Maldive, recuperati anche gli ultimi due corpi dei sub italiani. E ora si attendono gli sviluppi sull’inchiesta che dovrà fare luce sulle cause della tragedia

Maldive, recuperati anche gli ultimi due corpi dei sub italiani. Procede l’inchiesta chiamata a chiarire le cause della tragedia

Maldive, recuperati anche gli ultimi due corpi dei sub italiani. E ora si attendono gli sviluppi sull’inchiesta che dovrà fare luce sulle cause della tragedia

Si è chiusa nelle acque delle Maldive l’operazione di recupero dei corpi dei cinque sub italiani coinvolti nella tragedia avvenuta nei giorni scorsi nella grotta di Dhekunu Kandu. Con il ritrovamento delle ultime due salme, si chiude la fase dei soccorsi, e ora l’attenzione si sposta sulle indagini che dovranno chiarire cosa sia accaduto durante l’immersione e se vi siano responsabilità da accertare.

L’intervento di recupero, andato avanti per giorni tra difficoltà operative, condizioni meteo complesse e conformazione della grotta, ha richiesto l’impiego di squadre specializzate provenienti dalla Finlandia, nonché il coordinamento tra autorità locali e interlocutori italiani. La priorità, nelle ultime ore, è stata quella di completare il rientro delle salme e mettere fine a un’attesa straziante per le famiglie delle vittime.

Con le ultime due salme, concluse le operazioni di recupero

Quel che è certo è che con il recupero degli ultimi due corpi, si conclude la parte più immediata di questa tragedia ancora tutta da chiarire. La vicenda, infatti, aveva già scosso l’opinione pubblica italiana prima per la dinamica drammatica dell’incidente e poi per le difficoltà incontrate nelle operazioni di ricerca, svolte in un contesto subacqueo che gli stessi esperti hanno definito “particolarmente complesso”.

Il recupero delle salme, durato tre giorni, rappresenta un passaggio decisivo anche sul piano umano ma non è l’ultimo di questa triste vicenda. Da questo momento, infatti, l’attenzione si sposta sulle procedure di rimpatrio, sull’assistenza ai familiari e sui passaggi formali necessari per consentire il rientro in Italia.

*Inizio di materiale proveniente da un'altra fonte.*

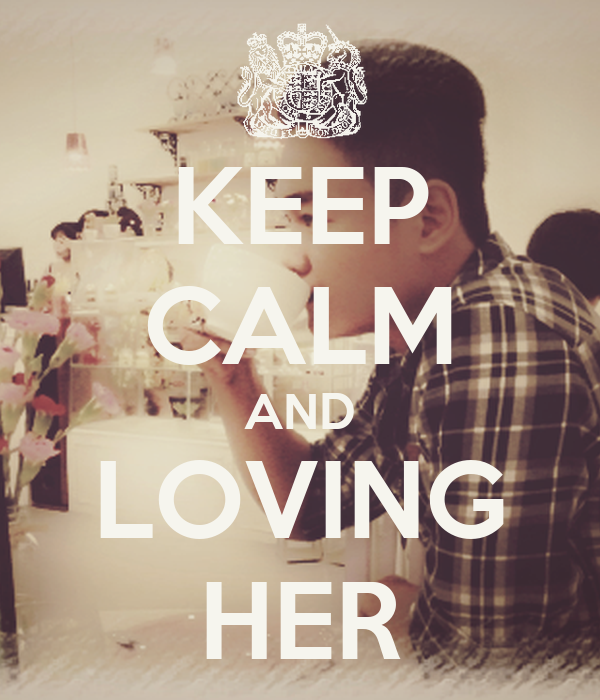 KEEP CALM AND LOVING HER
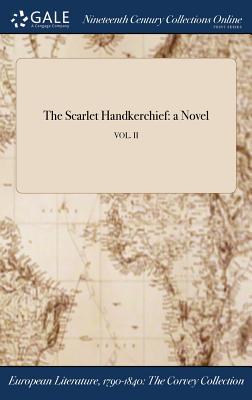 The Scarlet Handkerchief: A Novel; Vol. II - Anonymous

Le ipotesi sulle cause che hanno portato alla tragedia nelle Maldive

Ma, soprattutto, ora è il tempo delle indagini che dovranno restituire una verità su cos’è successo nelle profondità marine delle Maldive. Resta ancora da chiarire l’origine della tragedia, con le prime ipotesi che ruotano attorno alle criticità dell’immersione, alla configurazione del sito, alle dotazioni usate dal gruppo di sub e alle condizioni operative in cui i cinque si sono trovati a muoversi. Tutte ipotesi che saranno al centro degli accertamenti tecnici e delle eventuali verifiche giudiziarie atte a stabilire se si sia trattato di un incidente inevitabile o se siano emerse omissioni, errori o sottovalutazioni.

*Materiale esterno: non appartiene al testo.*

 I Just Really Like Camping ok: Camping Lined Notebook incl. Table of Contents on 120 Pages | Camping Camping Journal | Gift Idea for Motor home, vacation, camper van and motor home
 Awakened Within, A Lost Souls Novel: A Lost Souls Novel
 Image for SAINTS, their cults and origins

Tra gli elementi che dovranno essere esaminati ci sono la preparazione dell’immersione, le condizioni meteo-marine, la gestione della sicurezza e l’eventuale catena decisionale seguita prima e durante l’esplorazione. In casi come questo, ogni dettaglio può risultare decisivo per ricostruire la sequenza degli eventi.

Lo strazio delle famiglie che attendono il rientro delle salme

Per i familiari delle vittime, la conclusione delle operazioni di recupero segna solo l’inizio di un nuovo, doloroso passaggio. Dopo l’angoscia dei giorni trascorsi senza certezze, resta ora l’attesa per il rientro delle salme e per una verità che dovrà essere costruita con rispetto, rigore e trasparenza.

Il dolore delle famiglie si intreccia con le domande ancora aperte sulla sicurezza dell’escursione e sulle responsabilità organizzative. In questa fase, l’esigenza di chiarezza non è solo giudiziaria ma anche umana: serve a dare un contesto a una tragedia che ha colpito profondamente l’Italia.